TEXTO MOSTRADO

* * *

EDITORIAL. Un problema mayúsculo.
Es fácil constatar que las elites del país –políticas, económicas, comunicacionales- viven ensimismadas en la explotación de problemas contingentes que pudieran traerles réditos electorales en el corto o mediano plazo. Casi nadie es capaz de pensar en función del futuro proyectando la vida nacional consecuentemente.
Las cifras obtenidas en censos e investigaciones no sirven de nada si los responsables de definir las políticas públicas, no extraen los datos que fluyen de esos procesos y los traducen en respuestas concretas a las demandas actuales o proyectadas de la población. Esta es una cuestión que no solo implica al gobierno vigente sino que puede observarse a lo largo de décadas.
Dos áreas pueden servirnos de ejemplo: Educación y Salud. Para el 2030, faltarán 30.000 profesores para atender a niños y adolescentes en las mismas condiciones que hoy ofrece la educación pública, sin disminuir el número de alumnos por curso. En Salud, pese a la multiplicación de las Escuelas de Medicina en las últimas décadas, la carencia de médicos es alarmante debido en gran parte a la concentración de estos profesionales en las comunas de privilegio de la Región Metropolitana. Peor aún es la situación crítica en materia de especialidades.
Un país serio prevé su futuro y adopta hoy las medidas necesarias que le permitirán abordar los desafíos de mediano y largo plazo.
En materia poblacional hay datos evidentes. Por un lado, los números indican que nuestra población claramente está envejeciendo, al extremo que es posible estimar que la esperanza de vida de los habitantes crece incesantemente sobrepasando ya los 81 años con una cifra mayor para las mujeres. Por otra parte, es indubitado que el número total de habitantes del país irá decreciendo en el corto plazo ya que la tasa de fecundidad, determinada por el número de hijos por mujer, se aleja cada vez más y más del 2,1 requerido para mantener una cifra estable de población, alcanzando actualmente solo al 1,1. Esto significa que, si al año 2019 nacían 210.188 niños en el período, cuatro años más tarde el número de nacimientos había descendido a 171.992.

* * *

QUÉ HACER
Sigue escribiendo el editorial sobre la caída de la natalidad y el envejecimiento de la población, empezando justo después de su última oración.

* * *

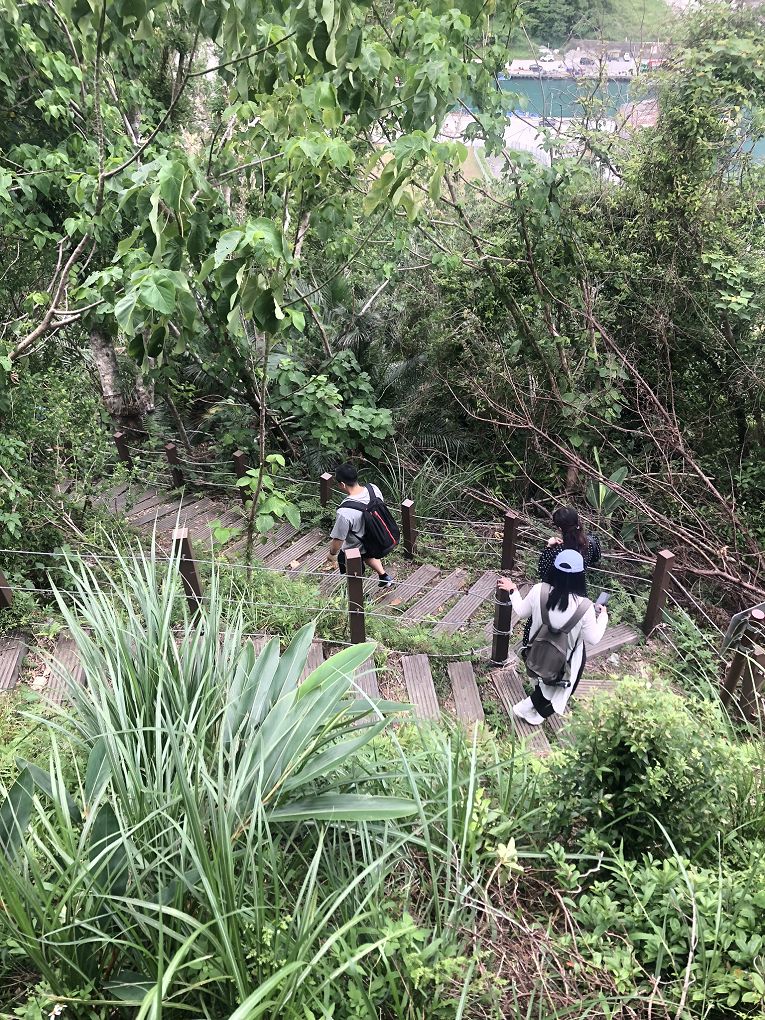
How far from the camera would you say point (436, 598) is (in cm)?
546

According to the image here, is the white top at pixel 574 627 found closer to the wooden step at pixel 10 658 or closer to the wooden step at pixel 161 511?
the wooden step at pixel 10 658

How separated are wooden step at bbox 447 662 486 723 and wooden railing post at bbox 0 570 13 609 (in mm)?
3029

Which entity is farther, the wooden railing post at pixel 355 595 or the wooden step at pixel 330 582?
the wooden step at pixel 330 582

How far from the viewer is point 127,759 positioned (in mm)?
2004

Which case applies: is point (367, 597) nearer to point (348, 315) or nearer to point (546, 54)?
point (348, 315)

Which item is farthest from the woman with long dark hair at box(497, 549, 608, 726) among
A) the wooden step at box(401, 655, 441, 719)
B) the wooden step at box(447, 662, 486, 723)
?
the wooden step at box(401, 655, 441, 719)

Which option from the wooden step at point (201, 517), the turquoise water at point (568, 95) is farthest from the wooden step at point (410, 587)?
the turquoise water at point (568, 95)

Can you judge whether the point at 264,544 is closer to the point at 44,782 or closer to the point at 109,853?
the point at 44,782

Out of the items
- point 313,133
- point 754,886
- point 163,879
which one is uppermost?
point 313,133

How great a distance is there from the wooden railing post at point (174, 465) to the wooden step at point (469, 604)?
3.44 metres

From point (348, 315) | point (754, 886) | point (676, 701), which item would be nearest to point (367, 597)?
point (676, 701)

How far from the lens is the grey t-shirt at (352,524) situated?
5109 millimetres

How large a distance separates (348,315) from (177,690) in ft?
21.7

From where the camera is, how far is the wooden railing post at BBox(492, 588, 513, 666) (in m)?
4.26
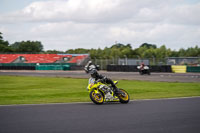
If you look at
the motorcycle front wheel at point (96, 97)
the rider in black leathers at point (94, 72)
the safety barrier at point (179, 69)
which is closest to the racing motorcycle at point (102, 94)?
the motorcycle front wheel at point (96, 97)

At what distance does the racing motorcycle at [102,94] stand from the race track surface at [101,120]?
4.01 feet

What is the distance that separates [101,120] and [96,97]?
3.22m

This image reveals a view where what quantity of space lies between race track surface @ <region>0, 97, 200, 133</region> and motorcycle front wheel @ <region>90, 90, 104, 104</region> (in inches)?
43.8

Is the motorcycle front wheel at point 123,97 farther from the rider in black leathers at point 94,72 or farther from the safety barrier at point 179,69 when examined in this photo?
the safety barrier at point 179,69

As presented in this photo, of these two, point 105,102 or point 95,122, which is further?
point 105,102

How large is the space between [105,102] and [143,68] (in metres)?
25.4

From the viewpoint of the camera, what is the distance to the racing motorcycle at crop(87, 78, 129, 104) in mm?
10844

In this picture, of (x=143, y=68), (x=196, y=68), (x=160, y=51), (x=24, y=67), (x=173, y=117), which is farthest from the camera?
(x=160, y=51)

* * *

RESULTADO
Las causas de esta abrupta caída son diversas y van desde una voluntaria postergación de la maternidad al priorizar la concreción de aspiraciones profesionales y laborales en general, hasta el tratamiento social y económico que la sociedad da a las madres y que complica su vida y desarrollo personal.
El Estado chileno ha sido renuente y descuidado al tratar este tema, sin que el Ejecutivo de turno y el Legislativo hayan abordado con la seriedad indispensable la materia. El solo hecho de pensar que avanzamos hacia una “sociedad de viejos” sustentada por una minoría de adultos jóvenes, nos obliga reflexionar sobre las consecuencias prácticas de esta situación. Todo incide en nuestras acciones en Educación, Salud y Previsión Social y las respuestas públicas constituyen medidas con resultados a largo plazo, por lo que las clases dirigentes, aletargadas por los retos “del aquí y el ahora”, no han sabido asumir sus responsabilidades.
Si bien pueden existir respuestas de carácter técnico, en el sentido más amplio de la expresión, necesitamos generar desde ya una cultura de consideración y respeto a la maternidad en todos sus aspectos, asumiendo que el proceso de reproducción humana no es algo que debe recaer únicamente sobre las mujeres sino que sus costos concretos deben ser asumidos también por los varones, por los empleadores y, globalmente, por la sociedad entera.